With less than 200 days left before Washington leads the economy over the fiscal cliff, the Joint Committee on Taxation (JCT) has offered up more evidence that Congress needs to act to extend the current tax rates for everyone, including those business owners with higher incomes. As Bloomberg reports:

President Barack Obama’s plan to raise tax rates for the top 2 percent of U.S. households would mean higher taxes on the people who report 53 percent of business income reported on individual returns, according to the Joint Committee on Taxation.

According to the JCT, in 2013 nearly 1 million business owners (940,000) will have incomes that put them into the top two tax rates — 36 or 39.6 percent.  Perhaps more significantly, this policy would raise marginal rates on more than half of all pass-through business income (53 percent). When you couple this finding with the fact that more than half of all business income is earned by pass-through businesses, the bottom line is that proposals to raise taxes on upper income taxpayers would hike rates on more than one quarter of all business activity in the United States.

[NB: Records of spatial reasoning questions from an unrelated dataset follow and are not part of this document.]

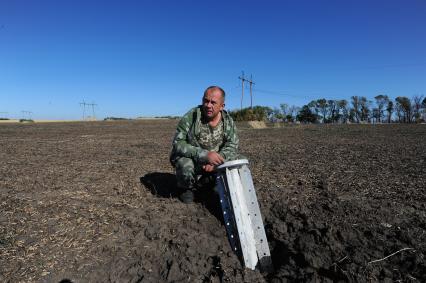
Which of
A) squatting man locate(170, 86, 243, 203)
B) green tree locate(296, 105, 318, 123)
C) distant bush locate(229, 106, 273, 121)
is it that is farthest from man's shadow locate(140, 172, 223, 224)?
green tree locate(296, 105, 318, 123)

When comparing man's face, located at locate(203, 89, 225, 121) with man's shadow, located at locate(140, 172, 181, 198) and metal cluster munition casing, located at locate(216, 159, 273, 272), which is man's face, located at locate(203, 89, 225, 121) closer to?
metal cluster munition casing, located at locate(216, 159, 273, 272)

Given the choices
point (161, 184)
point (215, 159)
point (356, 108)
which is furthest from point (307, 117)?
point (215, 159)

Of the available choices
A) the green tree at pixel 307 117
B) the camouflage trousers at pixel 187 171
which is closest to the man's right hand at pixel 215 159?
the camouflage trousers at pixel 187 171

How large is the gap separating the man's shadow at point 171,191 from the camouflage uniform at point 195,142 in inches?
13.3

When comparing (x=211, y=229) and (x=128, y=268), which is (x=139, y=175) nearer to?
(x=211, y=229)

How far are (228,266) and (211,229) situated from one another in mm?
727

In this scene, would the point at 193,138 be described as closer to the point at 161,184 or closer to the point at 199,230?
the point at 199,230

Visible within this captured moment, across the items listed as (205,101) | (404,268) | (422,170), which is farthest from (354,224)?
(422,170)

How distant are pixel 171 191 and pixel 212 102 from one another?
5.73ft

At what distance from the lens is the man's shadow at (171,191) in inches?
181

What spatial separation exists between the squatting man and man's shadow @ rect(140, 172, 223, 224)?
24 centimetres

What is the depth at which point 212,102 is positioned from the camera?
167 inches

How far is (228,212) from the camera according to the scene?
3785 millimetres

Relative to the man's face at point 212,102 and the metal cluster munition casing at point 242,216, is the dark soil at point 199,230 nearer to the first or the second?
the metal cluster munition casing at point 242,216
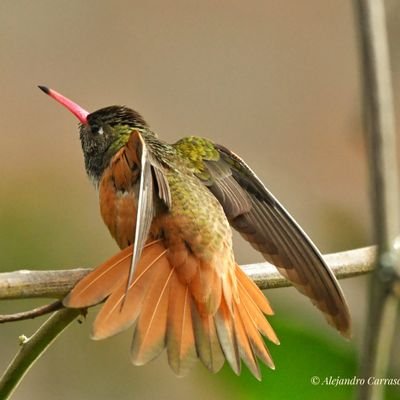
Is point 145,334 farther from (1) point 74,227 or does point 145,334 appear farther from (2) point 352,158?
(2) point 352,158

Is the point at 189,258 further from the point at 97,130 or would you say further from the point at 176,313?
the point at 97,130

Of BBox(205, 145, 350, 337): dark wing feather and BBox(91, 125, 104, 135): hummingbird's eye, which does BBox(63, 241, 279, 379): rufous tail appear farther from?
BBox(91, 125, 104, 135): hummingbird's eye

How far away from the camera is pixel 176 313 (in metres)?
2.32

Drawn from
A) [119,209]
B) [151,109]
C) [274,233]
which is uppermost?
[119,209]

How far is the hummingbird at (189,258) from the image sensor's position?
2217mm

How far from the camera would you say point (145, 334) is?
7.27ft

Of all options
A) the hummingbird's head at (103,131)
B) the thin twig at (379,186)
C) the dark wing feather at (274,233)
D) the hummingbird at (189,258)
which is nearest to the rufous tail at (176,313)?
the hummingbird at (189,258)

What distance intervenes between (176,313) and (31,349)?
0.43m

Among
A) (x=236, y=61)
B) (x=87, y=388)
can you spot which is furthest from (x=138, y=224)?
(x=236, y=61)

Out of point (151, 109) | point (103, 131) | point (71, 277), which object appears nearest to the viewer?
point (71, 277)

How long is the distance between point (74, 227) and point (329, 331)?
7.80 ft

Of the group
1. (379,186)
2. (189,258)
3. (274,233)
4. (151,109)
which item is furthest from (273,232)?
(151,109)

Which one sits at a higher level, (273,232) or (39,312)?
(39,312)

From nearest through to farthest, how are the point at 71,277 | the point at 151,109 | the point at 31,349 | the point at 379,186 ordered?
the point at 379,186, the point at 31,349, the point at 71,277, the point at 151,109
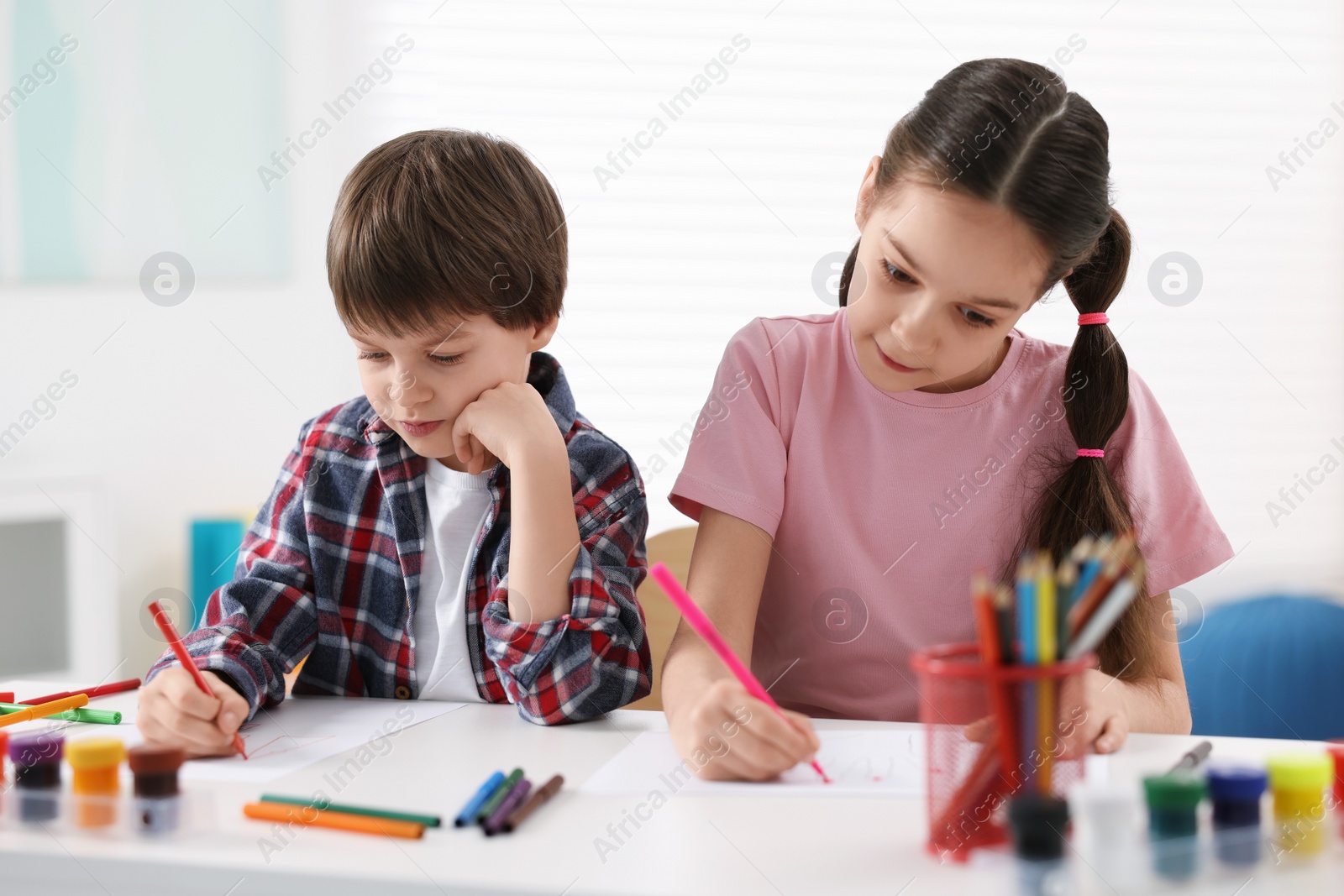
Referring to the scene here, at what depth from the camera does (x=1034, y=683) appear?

Senate Finance Committee Ranking Member Orrin Hatch (R-UT) requested the analysis and observed:

This independent analysis is further irrefutable proof of why we simply cannot allow the President to have his way by raising taxes on small business. With our economy as weak as it is, it makes absolutely no sense to hit more and more small businesses with a tax hike.

Proponents of raising taxes point to the relatively small percentage of taxpayers affected (3.5 percent) and argue that it won’t hurt the economy. But raising marginal tax rates on that much economic activity is bound to meaningfully reduce investment and job creation.

Moreover, the size of the tax hike is daunting. The highest marginal federal tax rate today is 35 percent. Starting next January, the top rate rises to 44.7 percent! That’s the 39.6 percent rate, plus the 3.8 percent surtax from the Affordable Care Act, plus another 1.3 percent from the return of the Pease phase-out. Put another way, a business whose shareholders pay the top marginal rate would see the after-tax return on a dollar of its income drop from 65 cents to just over 55 cents– a decrease of 15 percent.

As we’ve said before, this debate is the difference between focusing on who’s being taxed and whats being taxed. In this case, what’s being taxed is a very large percentage of overall business activity in the country. In our view, this is the more compelling perspective. Considering the weak job creation numbers recently, the economy seems to agree.